▸ **TASK INPUT**:
____

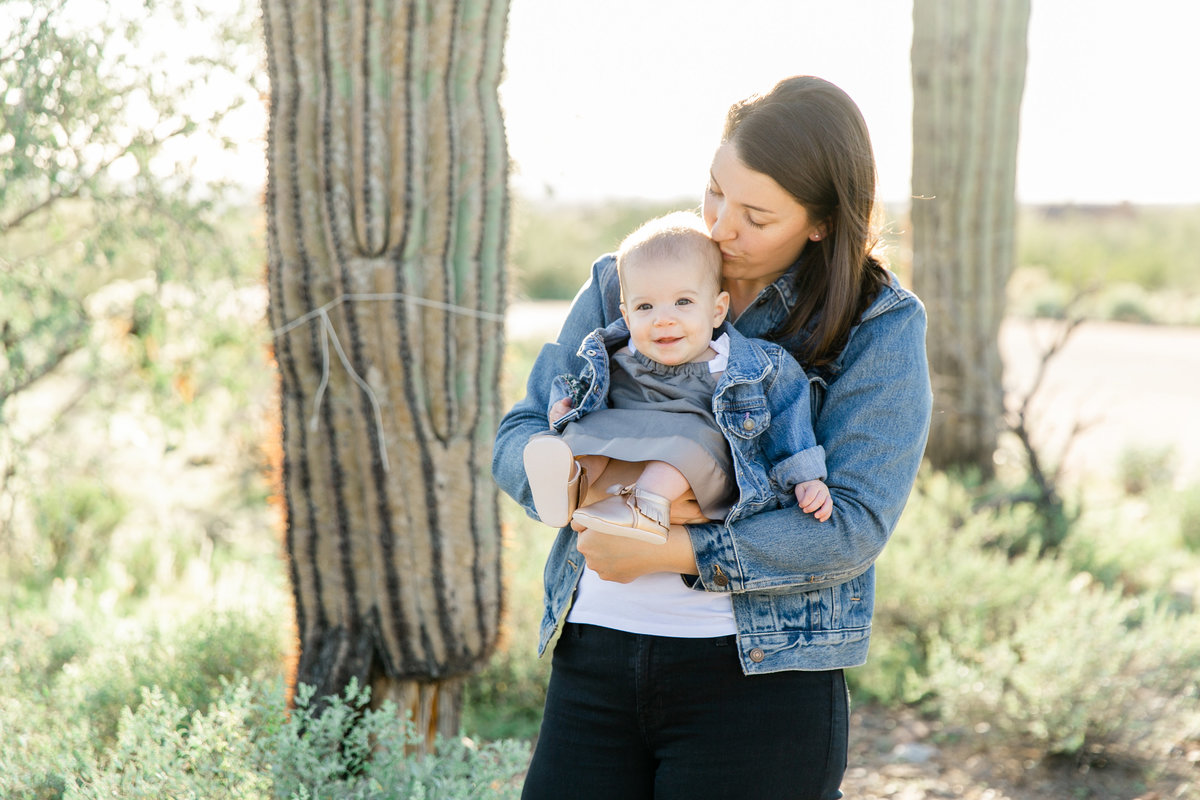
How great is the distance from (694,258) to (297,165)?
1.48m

____

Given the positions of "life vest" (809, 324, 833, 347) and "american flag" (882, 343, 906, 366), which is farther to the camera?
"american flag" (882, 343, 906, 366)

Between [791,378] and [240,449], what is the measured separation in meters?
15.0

____

▸ **REQUIREMENTS**: Extract every line of the data above that contains the string "american".

▸ **RESPONSE TO THE TASK**:
Given the positions of "life vest" (809, 324, 833, 347) and "american flag" (882, 343, 906, 366), which is farther to the camera?
"american flag" (882, 343, 906, 366)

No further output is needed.